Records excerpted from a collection
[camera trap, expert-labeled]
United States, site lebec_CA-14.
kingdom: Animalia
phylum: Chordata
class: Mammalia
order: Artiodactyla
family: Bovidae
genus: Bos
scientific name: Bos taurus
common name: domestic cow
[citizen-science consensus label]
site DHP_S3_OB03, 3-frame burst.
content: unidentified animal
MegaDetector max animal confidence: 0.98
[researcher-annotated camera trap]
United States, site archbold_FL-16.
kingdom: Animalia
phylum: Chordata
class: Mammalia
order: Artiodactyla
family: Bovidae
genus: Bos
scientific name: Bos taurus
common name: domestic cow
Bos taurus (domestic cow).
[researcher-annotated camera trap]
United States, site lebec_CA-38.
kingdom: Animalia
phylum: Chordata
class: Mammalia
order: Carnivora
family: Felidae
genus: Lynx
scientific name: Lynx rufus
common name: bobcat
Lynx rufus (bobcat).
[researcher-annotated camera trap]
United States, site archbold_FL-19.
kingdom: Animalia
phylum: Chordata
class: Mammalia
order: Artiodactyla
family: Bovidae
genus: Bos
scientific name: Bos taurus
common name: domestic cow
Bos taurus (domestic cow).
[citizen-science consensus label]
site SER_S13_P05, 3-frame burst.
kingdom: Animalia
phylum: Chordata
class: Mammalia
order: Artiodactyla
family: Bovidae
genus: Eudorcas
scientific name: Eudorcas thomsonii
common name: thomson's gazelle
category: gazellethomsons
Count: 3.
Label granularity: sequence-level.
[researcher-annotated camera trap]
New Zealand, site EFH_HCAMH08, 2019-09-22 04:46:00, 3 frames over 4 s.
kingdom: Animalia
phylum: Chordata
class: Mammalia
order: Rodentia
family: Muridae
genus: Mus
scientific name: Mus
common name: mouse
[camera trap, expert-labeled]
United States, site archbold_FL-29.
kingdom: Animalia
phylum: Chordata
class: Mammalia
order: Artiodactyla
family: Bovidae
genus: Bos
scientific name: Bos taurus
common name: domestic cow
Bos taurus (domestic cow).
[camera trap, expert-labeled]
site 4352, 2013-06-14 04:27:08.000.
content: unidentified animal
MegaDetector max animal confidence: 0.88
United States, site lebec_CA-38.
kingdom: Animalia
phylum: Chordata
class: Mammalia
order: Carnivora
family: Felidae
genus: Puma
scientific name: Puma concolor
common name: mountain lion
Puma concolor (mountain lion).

Exercise brief: Write out every entry again, exactly as it appears.

Problem solution:
[camera trap, expert-labeled]
United States, site lebec_CA-14.
kingdom: Animalia
phylum: Chordata
class: Mammalia
order: Artiodactyla
family: Bovidae
genus: Bos
scientific name: Bos taurus
common name: domestic cow
[citizen-science consensus label]
site DHP_S3_OB03, 3-frame burst.
content: unidentified animal
MegaDetector max animal confidence: 0.98
[researcher-annotated camera trap]
United States, site archbold_FL-16.
kingdom: Animalia
phylum: Chordata
class: Mammalia
order: Artiodactyla
family: Bovidae
genus: Bos
scientific name: Bos taurus
common name: domestic cow
Bos taurus (domestic cow).
[researcher-annotated camera trap]
United States, site lebec_CA-38.
kingdom: Animalia
phylum: Chordata
class: Mammalia
order: Carnivora
family: Felidae
genus: Lynx
scientific name: Lynx rufus
common name: bobcat
Lynx rufus (bobcat).
[researcher-annotated camera trap]
United States, site archbold_FL-19.
kingdom: Animalia
phylum: Chordata
class: Mammalia
order: Artiodactyla
family: Bovidae
genus: Bos
scientific name: Bos taurus
common name: domestic cow
Bos taurus (domestic cow).
[citizen-science consensus label]
site SER_S13_P05, 3-frame burst.
kingdom: Animalia
phylum: Chordata
class: Mammalia
order: Artiodactyla
family: Bovidae
genus: Eudorcas
scientific name: Eudorcas thomsonii
common name: thomson's gazelle
category: gazellethomsons
Count: 3.
Label granularity: sequence-level.
[researcher-annotated camera trap]
New Zealand, site EFH_HCAMH08, 2019-09-22 04:46:00, 3 frames over 4 s.
kingdom: Animalia
phylum: Chordata
class: Mammalia
order: Rodentia
family: Muridae
genus: Mus
scientific name: Mus
common name: mouse
[camera trap, expert-labeled]
United States, site archbold_FL-29.
kingdom: Animalia
phylum: Chordata
class: Mammalia
order: Artiodactyla
family: Bovidae
genus: Bos
scientific name: Bos taurus
common name: domestic cow
Bos taurus (domestic cow).
[camera trap, expert-labeled]
site 4352, 2013-06-14 04:27:08.000.
content: unidentified animal
MegaDetector max animal confidence: 0.88
United States, site lebec_CA-38.
kingdom: Animalia
phylum: Chordata
class: Mammalia
order: Carnivora
family: Felidae
genus: Puma
scientific name: Puma concolor
common name: mountain lion
Puma concolor (mountain lion).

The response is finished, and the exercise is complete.